StockGro is unique among traditional discount brokers because it pays much attention to the social and educational features of investing. The platform will transform casual users into informed investors by offering research-based tools and creating a community-like environment.

This inflow of $15 million by Tawuniya should give the company the much-needed runway to further advance its AI-powered research abilities and increase its market reach. This capital is important because the company is going through a time of increasing losses as it tries to recover the growth in revenues experienced in the past years.

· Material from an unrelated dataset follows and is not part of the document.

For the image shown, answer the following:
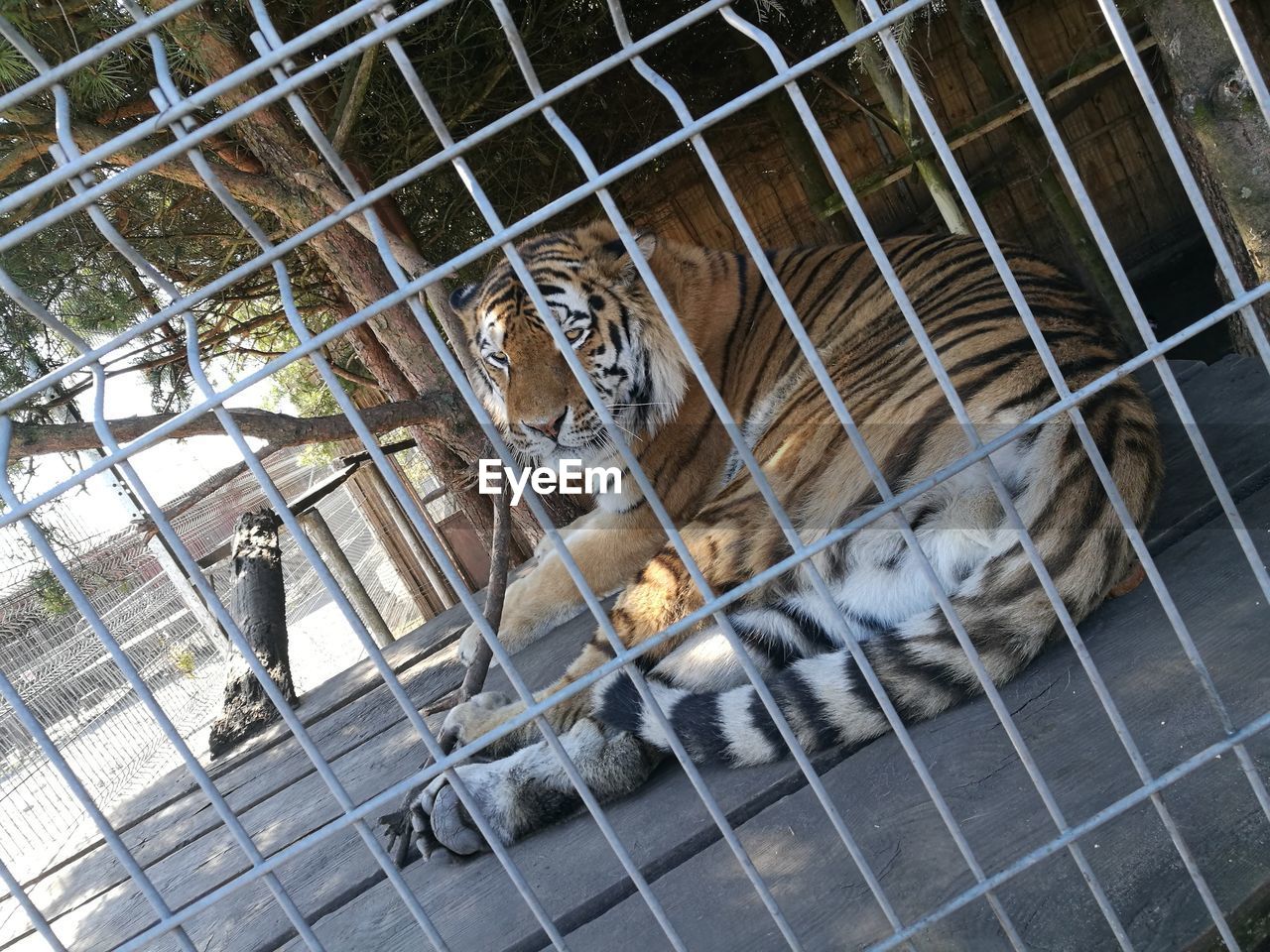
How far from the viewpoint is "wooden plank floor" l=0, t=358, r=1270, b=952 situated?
1479mm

The retail investment market in India is highly competitive, and the market leaders are ever creative to ensure they take a larger portion of the rising middle-income investor segment. The business model of StockGro is to cross-sell sophisticated advisory products and research subscriptions using its huge user base of 35 million. Since the agreement with Tawuniya will soon be completed, the company may allocate its resources to maximizing its working efficiency and reducing its losses without losing its product innovation and user-centric orientation.

Conclusion

The proposed $15 million investment led by Tawuniya is another breakthrough on the path of redefining social investing by StockGro in India. Although the business is experiencing a lot of competition and financial turbulence, the fact that there has been persistent backing of international investors is an indication that they are confident in their long-term goal of a community-based investment platform.

With the deal being closed, attention will be paid to how StockGro will spend this capital to incorporate its new research tools and expand its advisory business in a manner that would establish a sustainable and profitable business model in the Indian fintech ecosystem that is changing.